If you had waited for her to get cashed out and then grabbed a soda and some chips. Would that be theft? (that was meant sarcastically)


----------



## justanotherparatrooper (Aug 27, 2006)

They get alot more then 10 bucks cash on the card, more like 150-300 depending on how many chillens they has.


----------



## dingbat (May 8, 2008)

Bottom line is, the only reason we have any sort of welfare programs is to siphon money from the working public and put it in the hands of the least intelligent segment of society. These are the people who are easiest to manipulate with propaganda (advertising) and convince to hand over their discretionary funds to the corporations that own our political systems.


----------



## badgebunny (Aug 17, 2005)

I remember trying so hard to save money to buy my first house. I was working two jobs and when I would go to visit my mom, her neighbors, a couple of girls I went to HS with, were sitting their fat butts outside, smoking cigarettes and God knows what else. And of course kept getting pregnant with their umteenth child. It pissed me off then and it pisses me off now!

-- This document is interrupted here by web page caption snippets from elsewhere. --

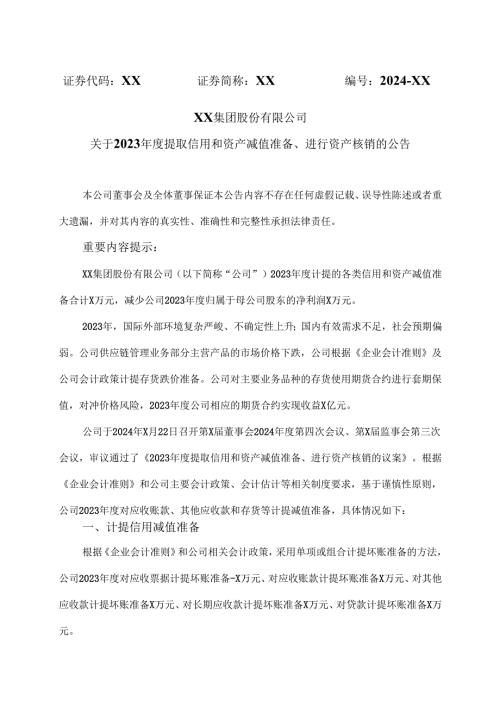 XX集团股份有限公司关于2023年度提取信用和资产减值准备、进行资产核销的公告（2024年）.docx
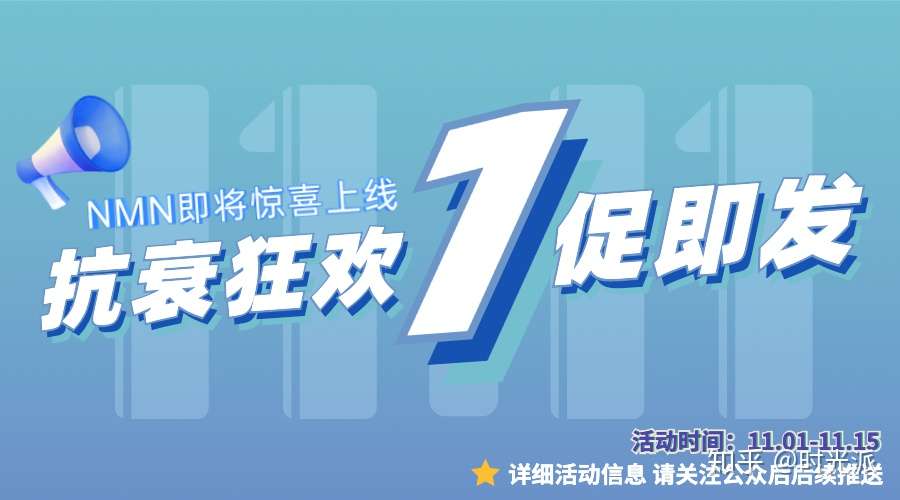 80岁老人面部嫩如水煮蛋 皮肤专家在央视讲出他的保养秘密 知乎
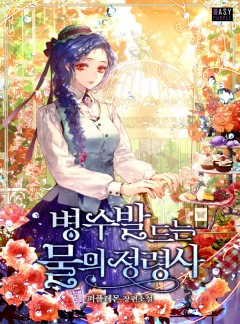 병 수발 드는 물의 정령사 [단독 선공개]
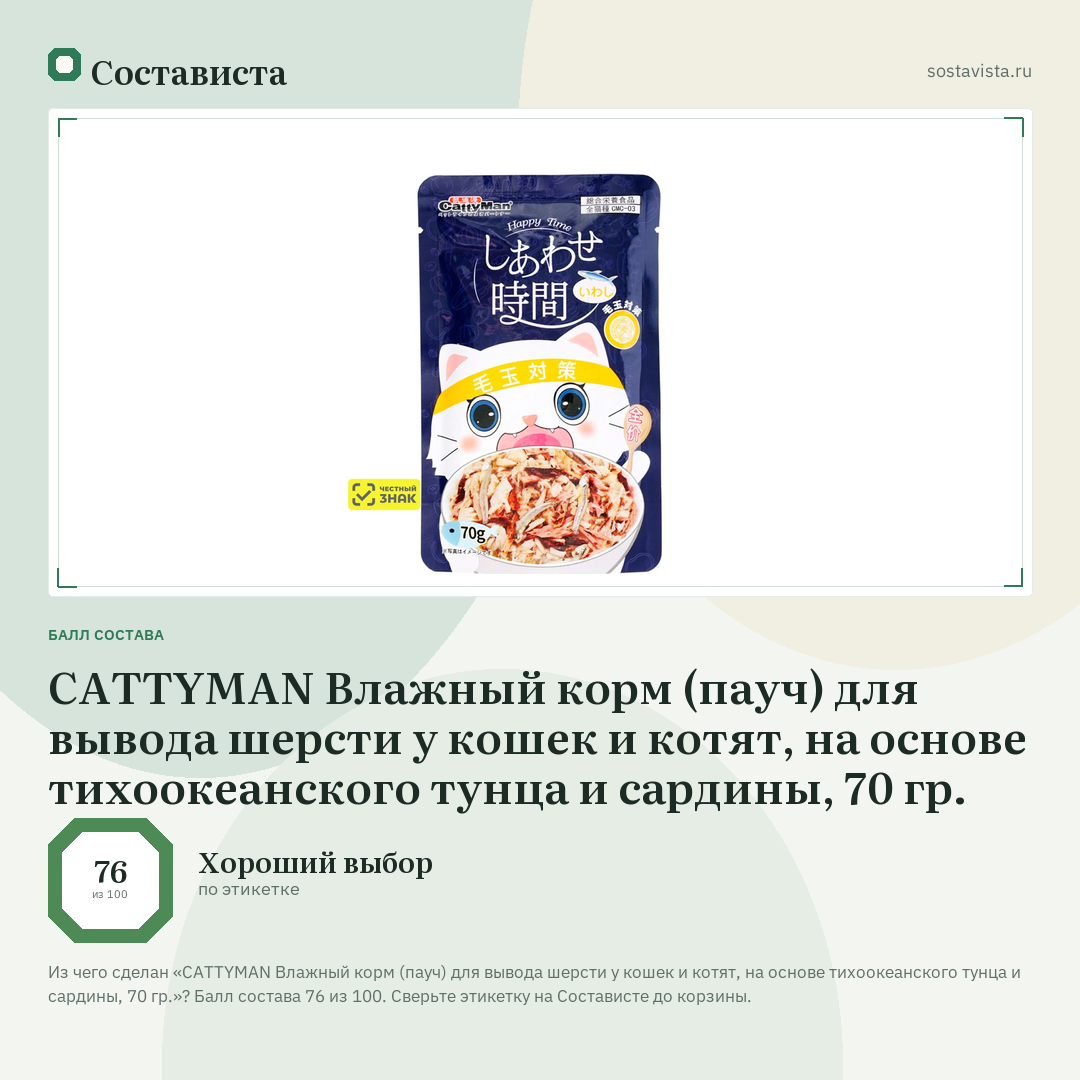 CATTYMAN Влажный корм (пауч) для вывода шерсти у кошек и котят, на основе тихоокеанского тунца и сардины, 70 гр.: балл состава 76 из 100 — Состависта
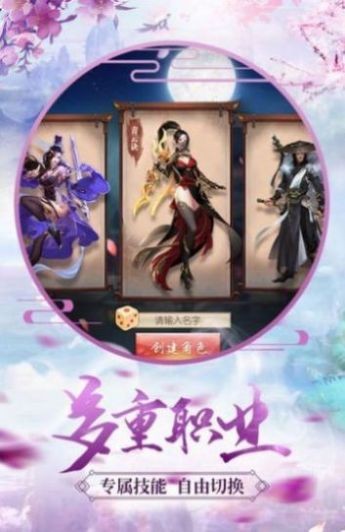 逍遥游仙魔神域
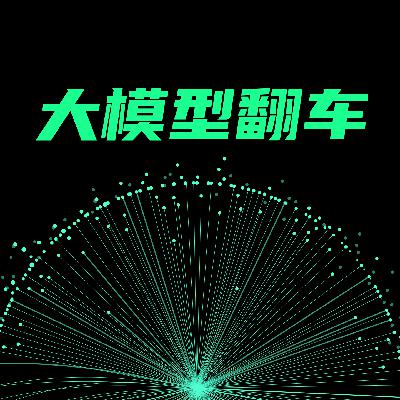 AI大模型集体翻车，9.9和9.11到底哪个大？
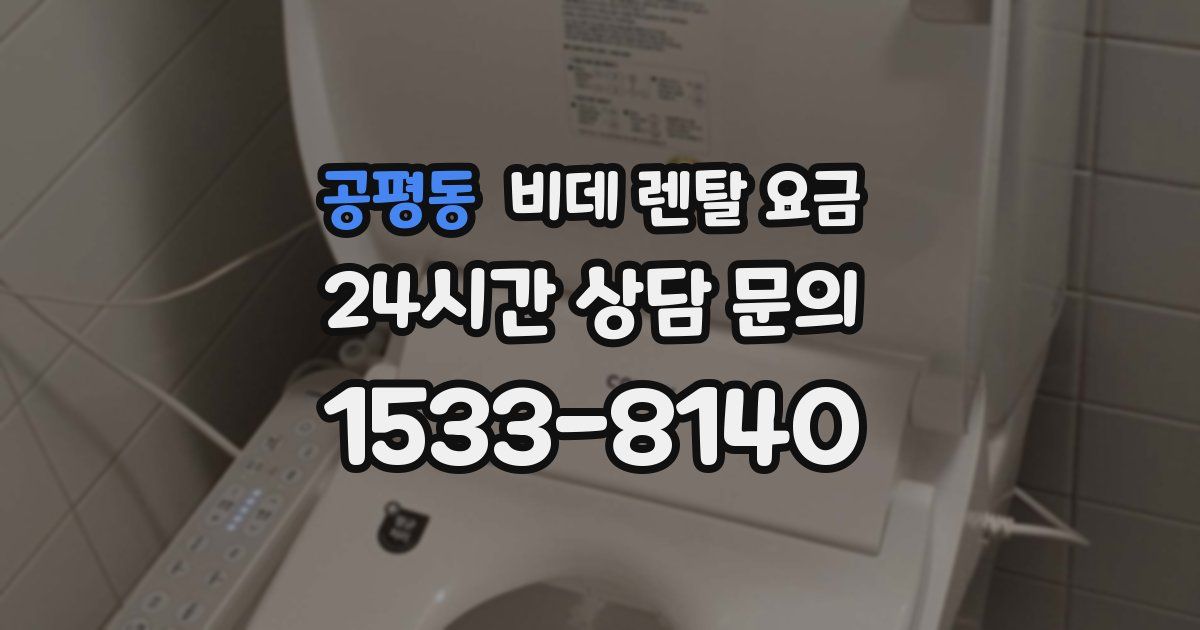 공평동 비데 렌탈 요금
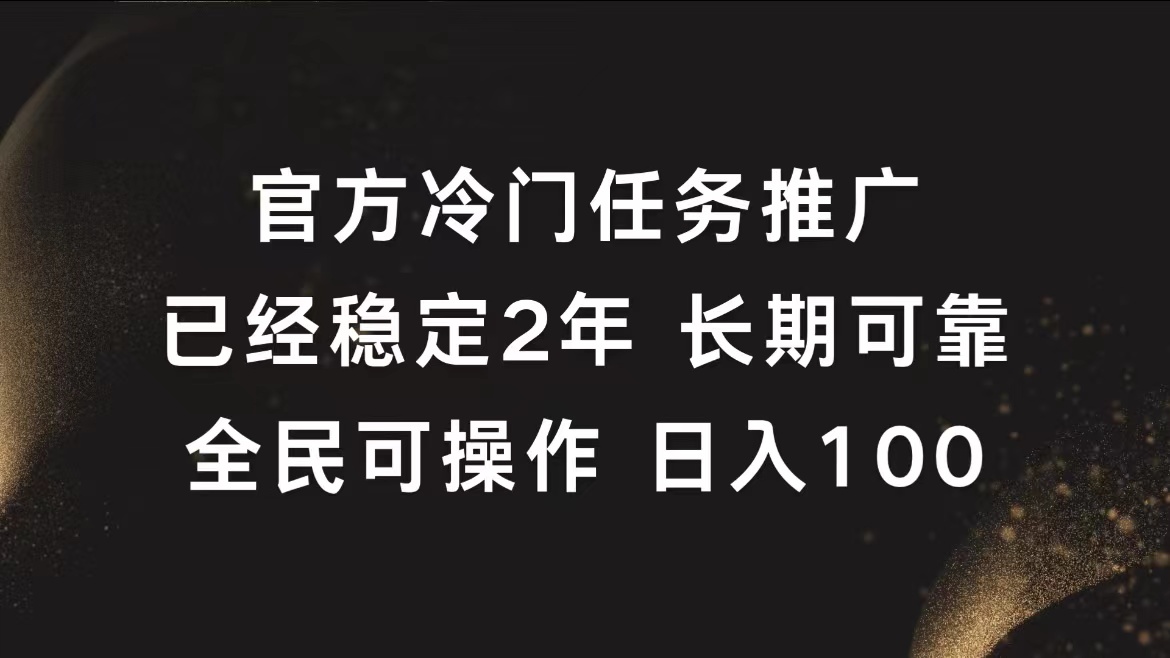 官方冷门任务，已经稳定2年，长期可靠日入100+-云舒网创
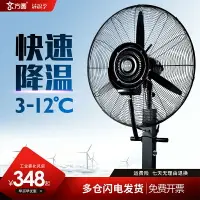 在飛比找樂天市場購物網優惠-噴霧風扇 工業風扇 工業噴霧風扇商用加水加濕降溫水霧落地扇水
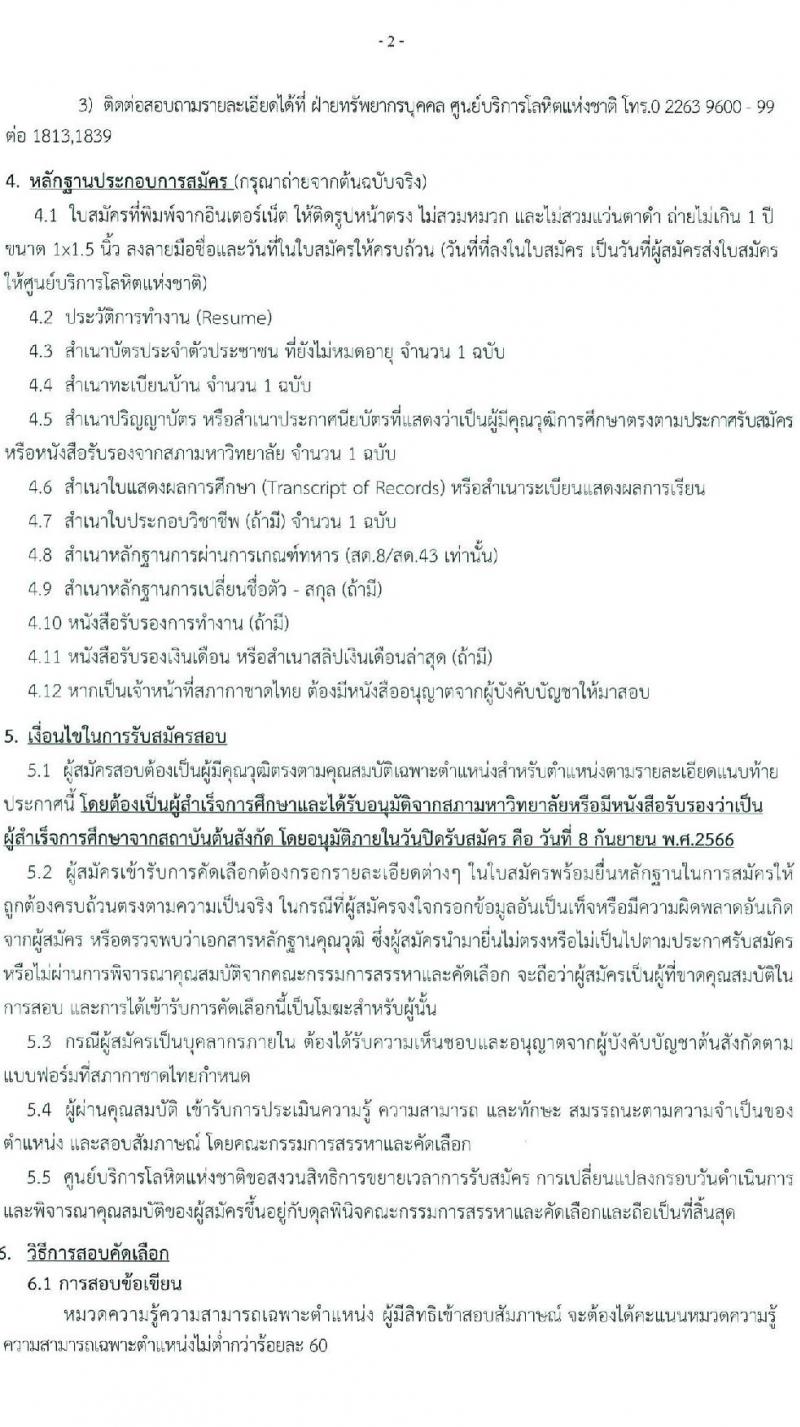 สภากาชาดไทย รับสมัครและคัดเลือกบุคคลเป็นบุคลากรชั่วคราว จำนวน 4 ตำแหน่ง 12 อัตรา (วุฒิ ป.ตรี) รับสมัครสอบทางอีเมลตั้งแต่บัดนี้ ถึงวันที่ 8 ก.ย. 2566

For those that truly need it I can understand...believe me I know people that have used it, but GOT OFF of it and got to doing what they needed to do to take care of their family themselves. However giving cell phones to people on welfare is utterly ridiculous!!!! You want a cell phone, get a job and pay for it yourself AFTER you take care of your responsibilities first (i.e. children, rent/mortgage, bills, etc.)


----------



## inthenameofthelaw (Jun 23, 2009)

virtually all the patrolmens unions backed both Deval and Obama. And they always back the liberal politician. Then we complain that our tax dollars are spent to give scum free phones, free money, free luxuries to the people who break the law. 
Stop following the union when they tell you to vote for Kennedy, Kerry, Obama, Patrick etc...


----------